The tagline for the 1979 stupid-scary movie “The Amityville Horror” was, “FOR GOD’S SAKE, GET OUT!” which could be the slogan for just about every horror film in which a family moves into a large and usually remote property that has a mysterious and haunted history, and yet continue to stay in the home long after anyone with a brain would realize they should cut their losses and run for their lives.
Netflix presents a film written and directed by Shari Springer Berman and Robert Pulcini, based on the novel “All Things Cease to Appear” by Elizabeth Brundage. No MPAA rating. Running time: 121 minutes. Available Thursday on Netflix.
“The Amityville Horror” was on cable the other night and it’s as campy and bad and overwrought as I remembered — and that brings us to the Netflix original film “Things Heard & Seen,” which is also campy and bad and overwrought, though there’s an undeniably entertaining element that veers close to the comedic as we watch an amazingly talented cast of familiar names somehow keeping straight faces while slogging through the cartoonishly bad material.
This is the kind of movie where someone kills a loved one in their bed with an ax and all signs point to only one suspect, but the local authorities are seriously considering a theory it was a robbery gone bad. An ax robbery gone bad.

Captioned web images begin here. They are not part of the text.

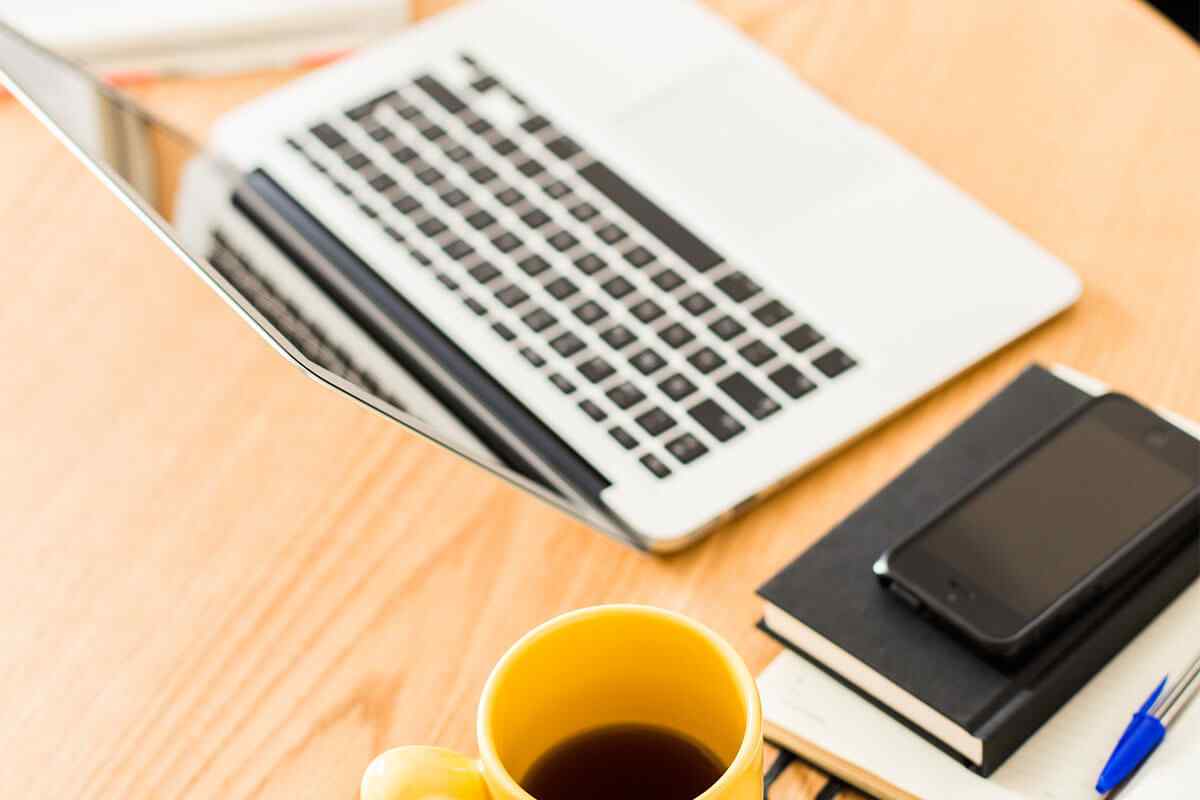 https://www.adoddle.co/wp-content/uploads/2019/04/img-industry-01.jpg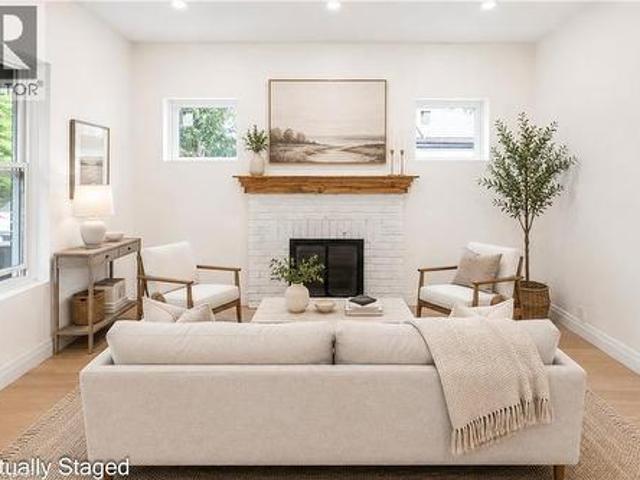 203 Brock Street, Brantford, ON, N3S 5W8 house for sale | Listing ID 40856 | Royal LePage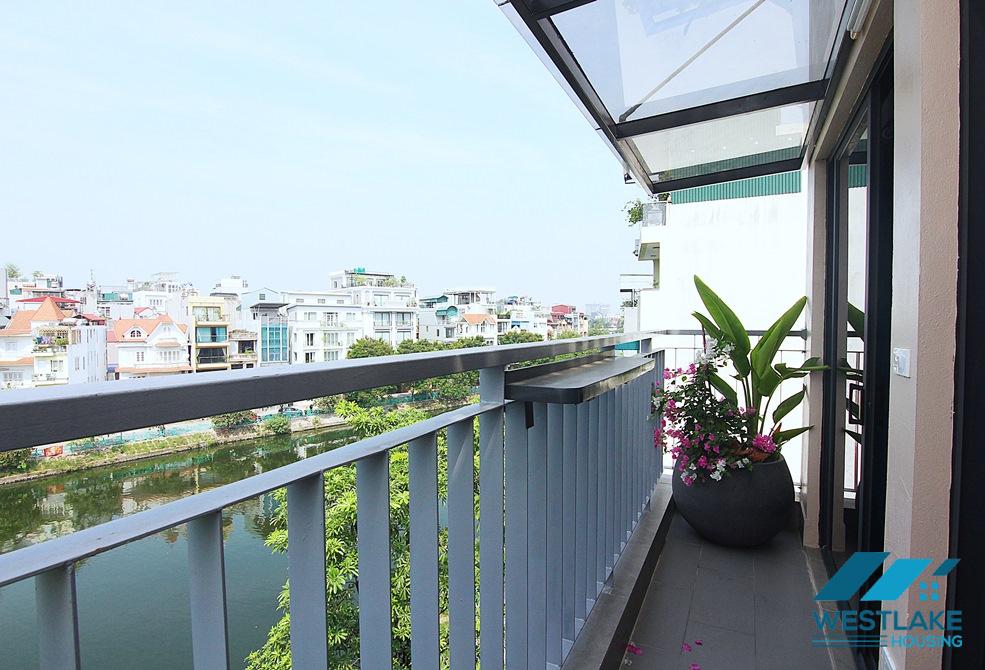 Cho Thuê Căn Hộ 2 Phòng Ngủ View Hồ Tây Có Ban Công Ở  Yên Hoa, Tây Hồ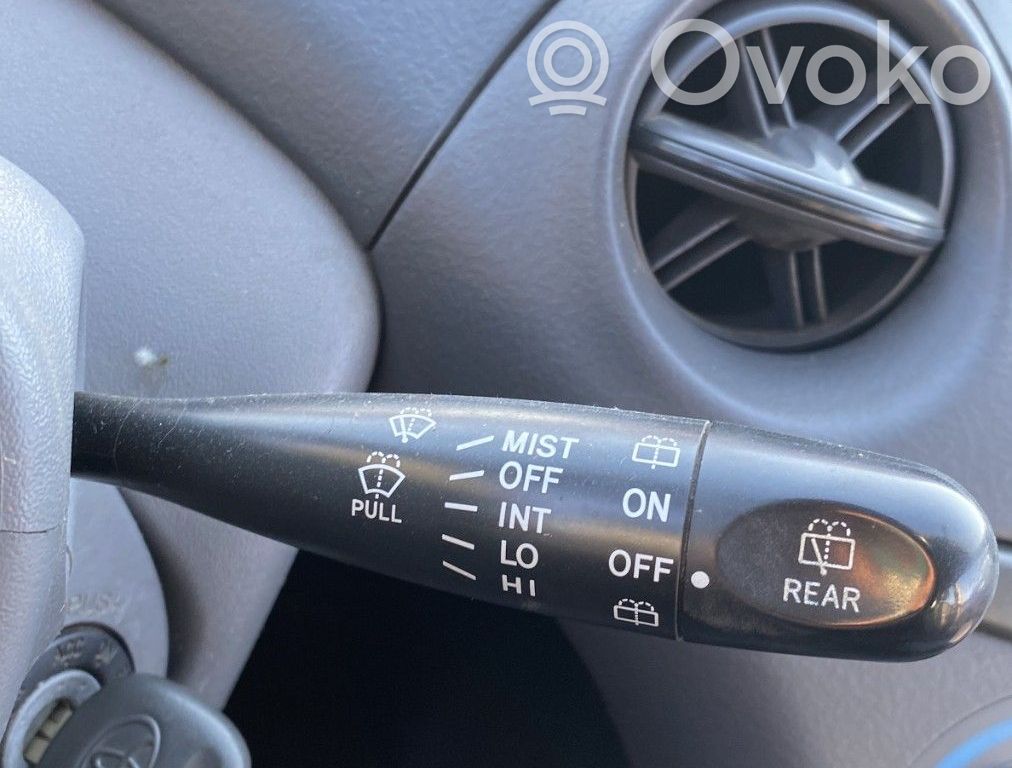 Toyota Yaris Manetă ștergător parbriz 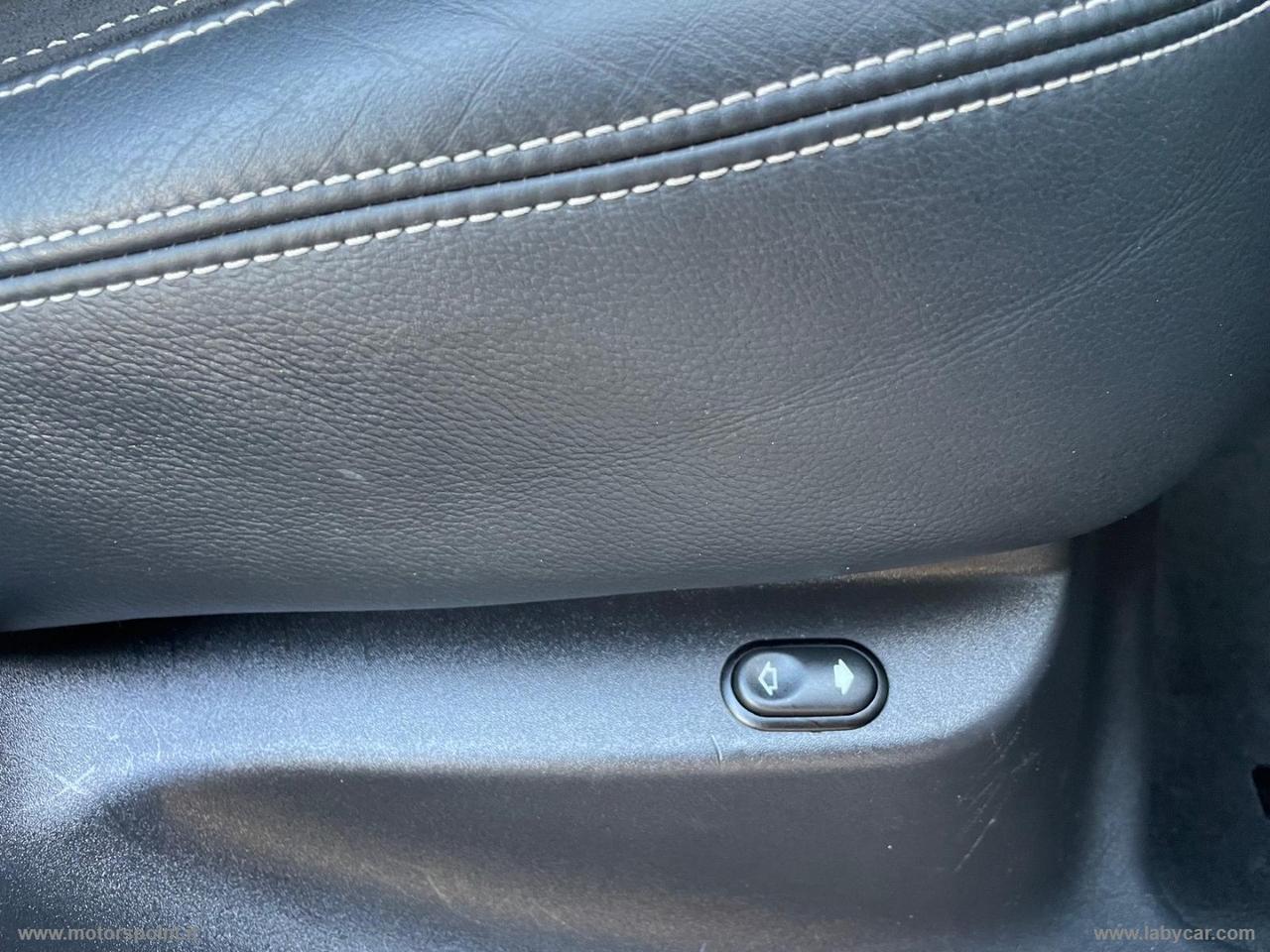 LAND ROVER RR Velar 3.0 V6 SD6 300 R-Dynamic HSE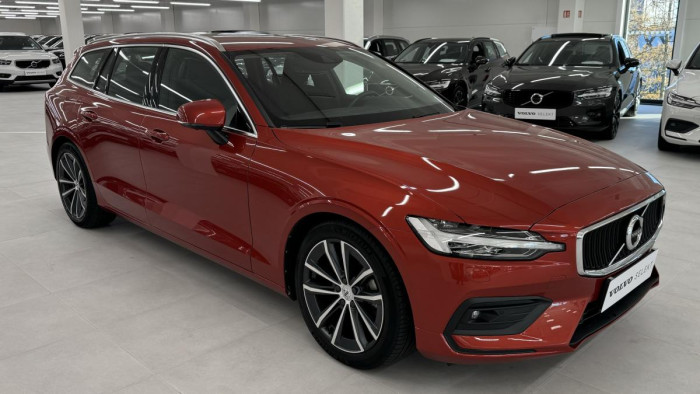 Volvo V60 B4 MOMENTUM AUT REZERVACE 2.0 Momentum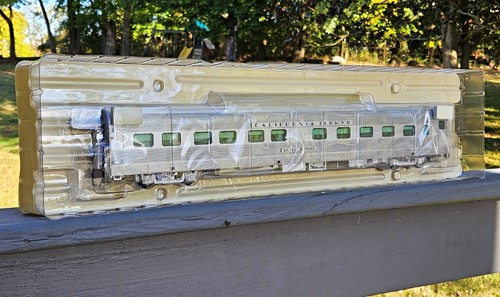 Atlas O Gauge California Zephyr D&RGW "Silver Summit, #1131 10-6 durmientes. Nuevo.  | Condition: New
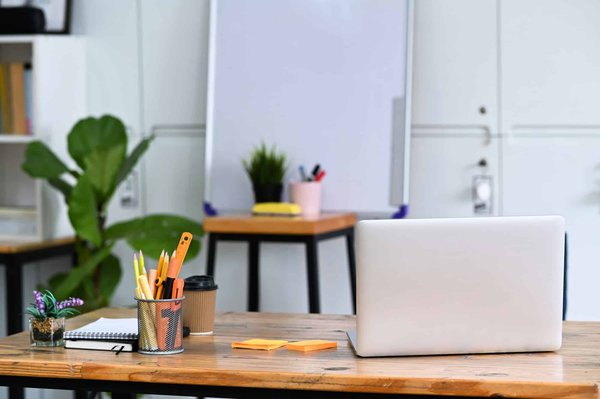 Investissez dans la qualité avec nos fournitures de bureau durables et fiables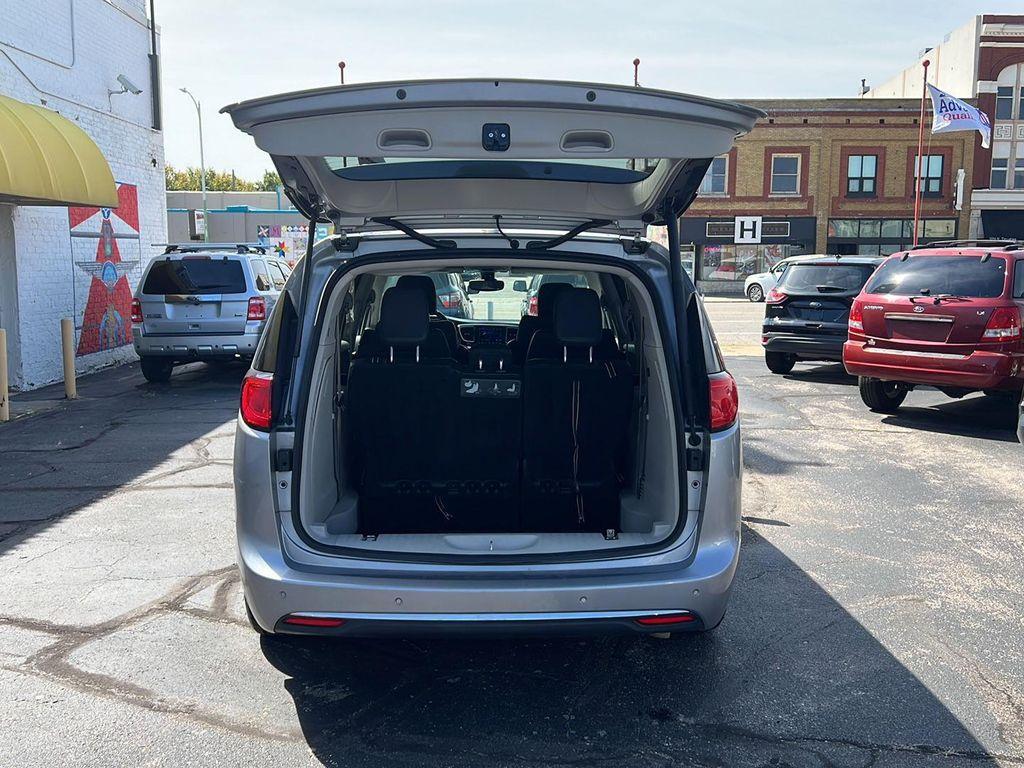 used 2017 Chrysler Pacifica car, priced at $15,995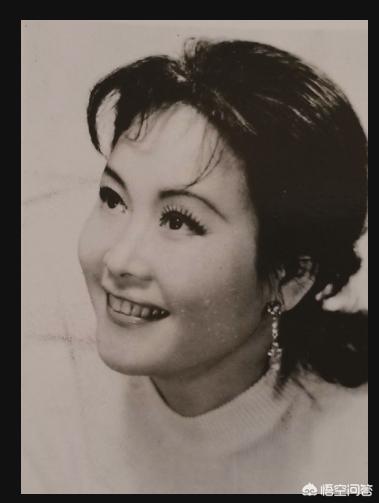 付笛声:付笛声的妈妈是李谷一吗？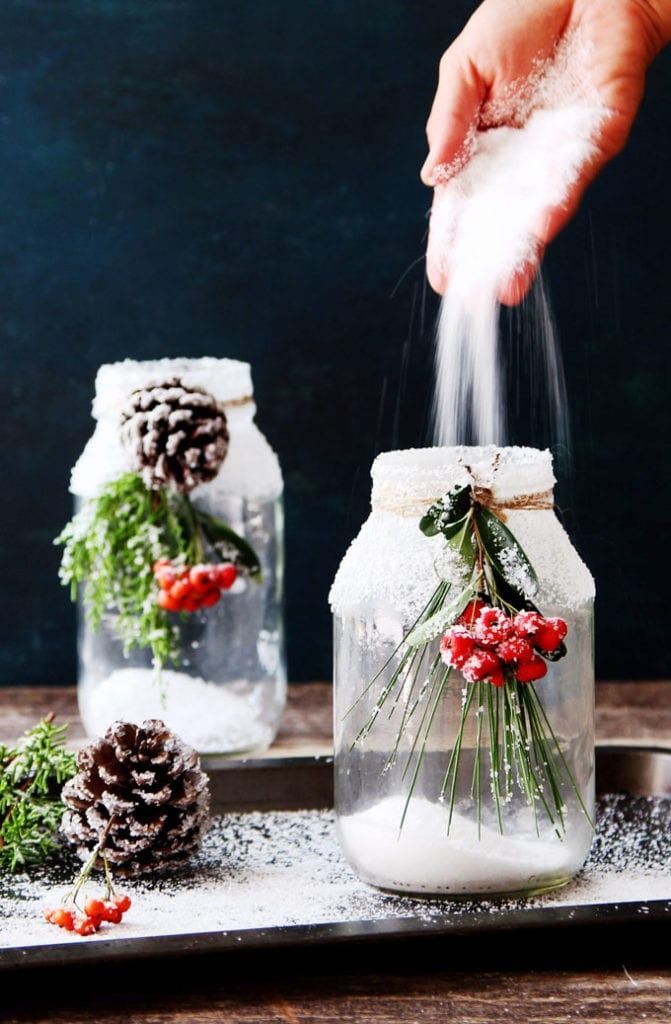 DIY SNOWY MASON JAR FOR WINTER CENTERPIECE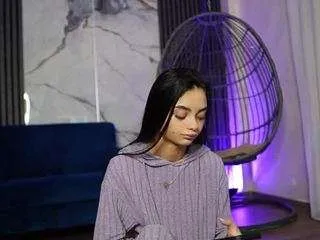 Offline scarlet-eyes on CamSoda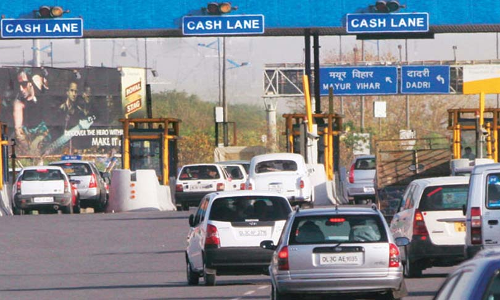 PIL Questions Toll Collection In Absence Of Basic Amenities Along Highways, Delhi HC Issues Notice PIL Questions Toll Collection In Absence Of Basic Amenities Along Highways, Delhi HC Issues Notice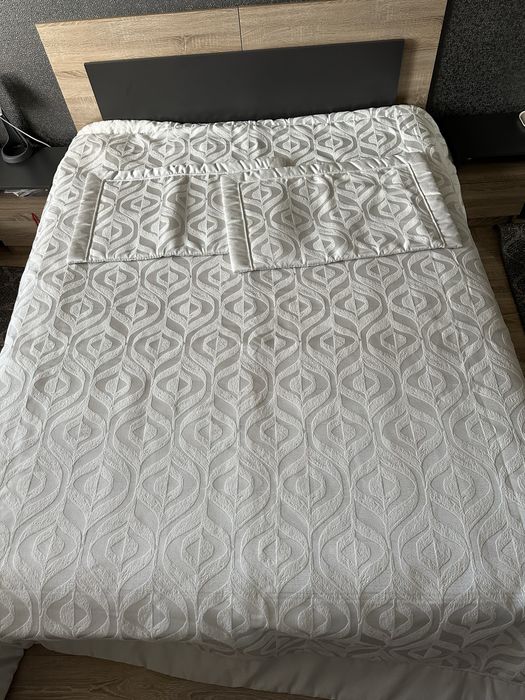 Ново висококачествено шалте за спалня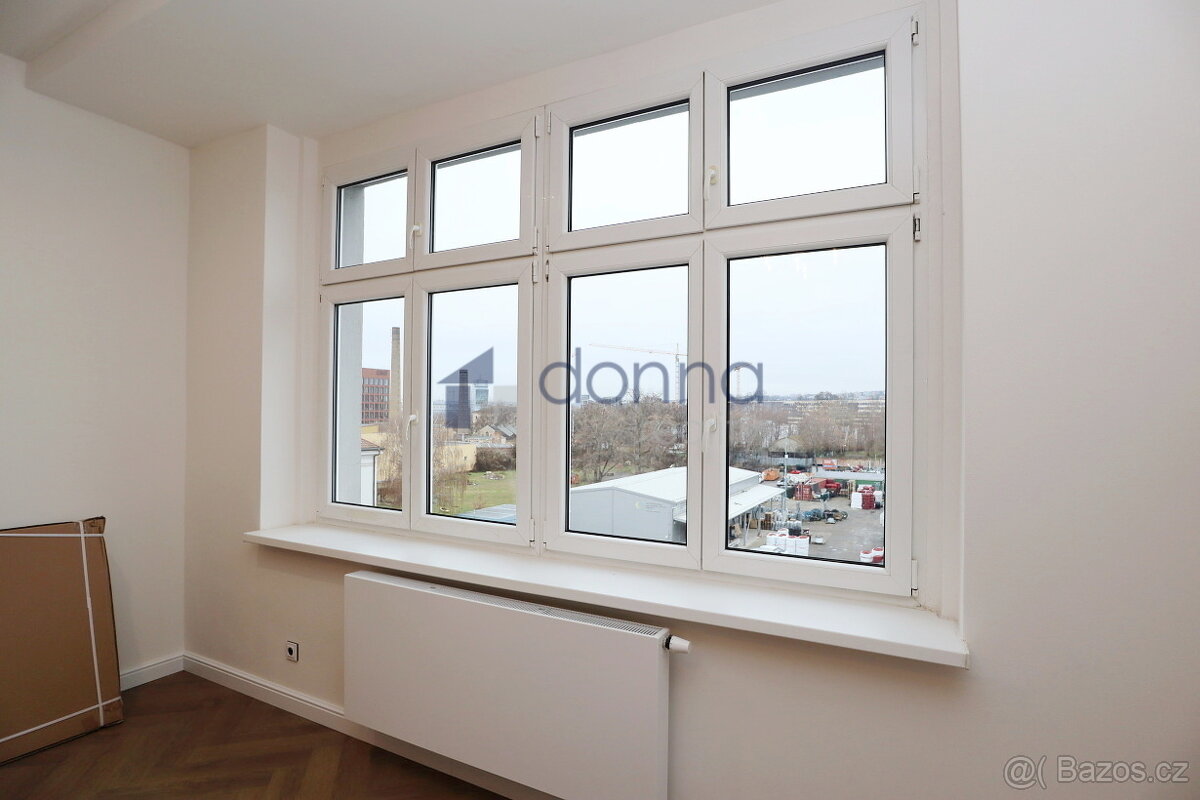 Pronájem bytu 3+kk 95m², ul. Sokolovská, Praha 8 - Libeň, čá - 2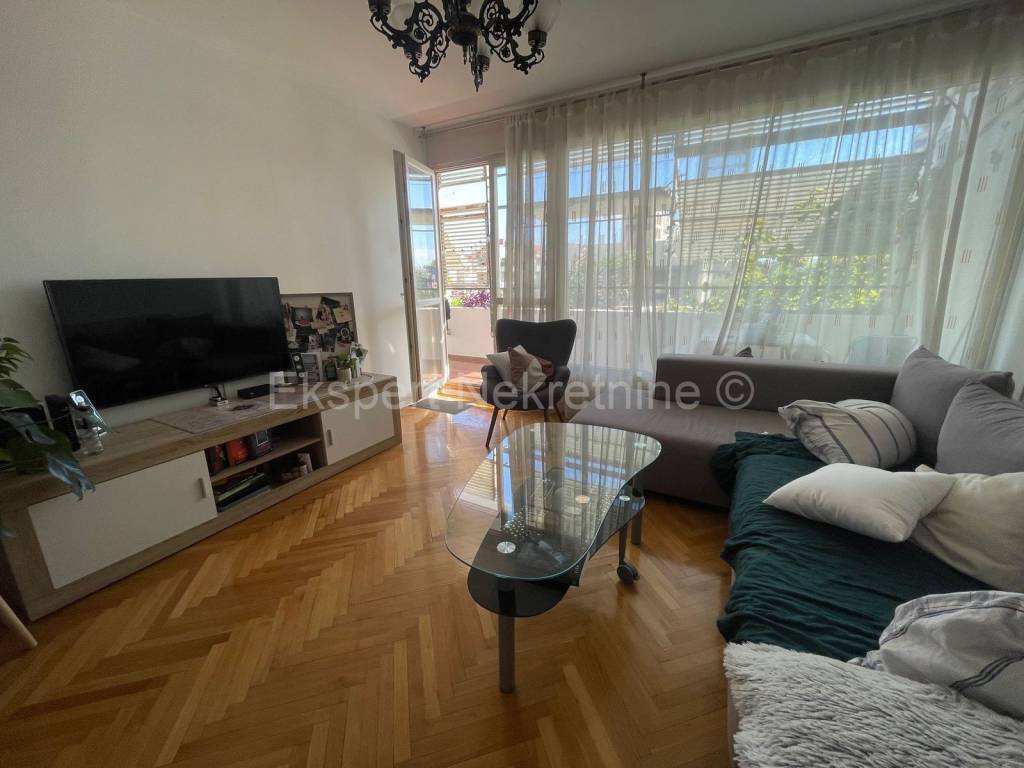 Stan u zgradi, Prodaja, Split, Split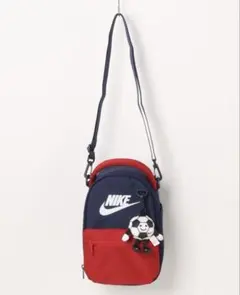NIKE ショルダーバッグ　フラッグナイキ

What a cast we have in this period-piece tale, set in 1980. We’ll start with recent Oscar nominee Amanda Seyfried and Brit heartthrob James Norton as Catherine and George, respectively, the couple who move into the obligatory farmhouse in the country where bad things have transpired in the past. And isn’t that Karen Allen from “Animal House” and “Indiana Jones” as the agent who sells them the house? Oh and hey, it’s Oscar winner F. Murray Abraham as the department head at the small, private college where George has been hired as an Art History professor! And there’s Rhea Seehorn from “Better Call Saul” as a new friend for Catherine, who breeds alpacas with her husband (what!) and instantly distrusts George and with good reason, and Natalia Dyer from “Stranger Things” as a horse trainer at “Crow Hill Stables” who says to George, “You’re a presumptuous f-----, aren’t you?” before she invites him into her bed as we hear the suggestive whinnying of one of her horsies. There’s so much drama in this little out-of-the-way village!
Oh, and by the way, that new home is seriously haunted by at least one ghost, so it’s a good thing Professor Murray F. Abraham and quite a few other locals are firm believers in the supernatural and are thrilled to conduct a séance so Catherine can make contact with the spirits who are terrorizing her daughter, who has a giant clown nightlight in her bedroom and a really creepy horror-movie doll as a companion, oh boy.
Based on the novel “All Things Cease to Appear” by Elizabeth Brundage and written and directed by the talented duo of Shari Springer Berman and Robert Pulcini (“American Splendor,” “Girl Most Likely”), “Things Heard & Seen” has the requisite horror-movie look (deep shades of brown and orange, low camera angles, repeated glimpses of effectively creepy paintings and haunting photographs, religious symbolism everywhere) and Norton in particular is a hoot as just the worst person in the world — but still, “Things Heard & Seen” should be neither of those things.